The optional leather seats up the comfort factor beyond a pillowy ride. The fronts are supportive and plush with design and stitching that are among the interior’s highlights, especially with the classy brandy-colored upholstery. Top Premium trims also have a lumbar massaging function, though it’s mostly a novelty with only a shred of the range that higher-end massaging systems have.
Short on Luxuriousness
The rest of the interior quality doesn’t do much to pull the LaCrosse out of the “near-luxury” category alongside Acura and Lincoln. The nicely appointed ES 350 and even the Maxima have an edge in materials quality and a more luxurious style. Holding the LaCrosse back is faux wood trim plastered in highly visible areas of the interior, and low-grade paneling and pockets below the door handle look straight from a non-luxury compact or midsize sedan.
If you can look past the fact that the LaCrosse’s materials aren’t as rich as that of a Lexus, you’re treated to desirable multimedia features. The large touch-screen is complemented by physical tuning and volume controls instead of gimmicky capacitive buttons, plus the always-welcome Apple CarPlay and Android Auto are standard. A more questionable inclusion is the new electronic gear selector. Like the Cadillac XT5 SUV that shares it, the selector layout in the LaCrosse takes time to learn and become accustomed to the operation — and comfortable picking the right gear. My opinion is that if you have to pause, think about it or “get used to it,” then the setup has an unneeded complexity. The space this electronic lever frees up under the center console is nice and the gear selector has a unique, techy look, but I found the gear engagement unsatisfying and frequently questioned which gear was chosen.

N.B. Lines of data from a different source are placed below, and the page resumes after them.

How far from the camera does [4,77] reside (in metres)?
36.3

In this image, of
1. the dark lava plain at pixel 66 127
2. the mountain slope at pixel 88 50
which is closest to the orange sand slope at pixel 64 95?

What Makes the LaCrosse Unique
With the LaCrosse’s noticeable shortcoming in interior quality, the 2017 isn’t a serious luxury competitor to the ES 350, but the LaCrosse beats the ES 350 in any driving category (quietness, sportiness, comfort) and comes in at a strong value with desirable Apple CarPlay and Android Auto, all-wheel drive and adjustable firmness suspension the ES lacks. The two latter options, however, are available only on higher trim levels; to get the optimal experience, be prepared to look at a $45,000 LaCrosse. But even without all-wheel drive and the 20-inch package, the LaCrosse is a delight to drive, hitting the bullseye for comfort and quietness, something a lot of premium cars seem to have forgotten how to do well.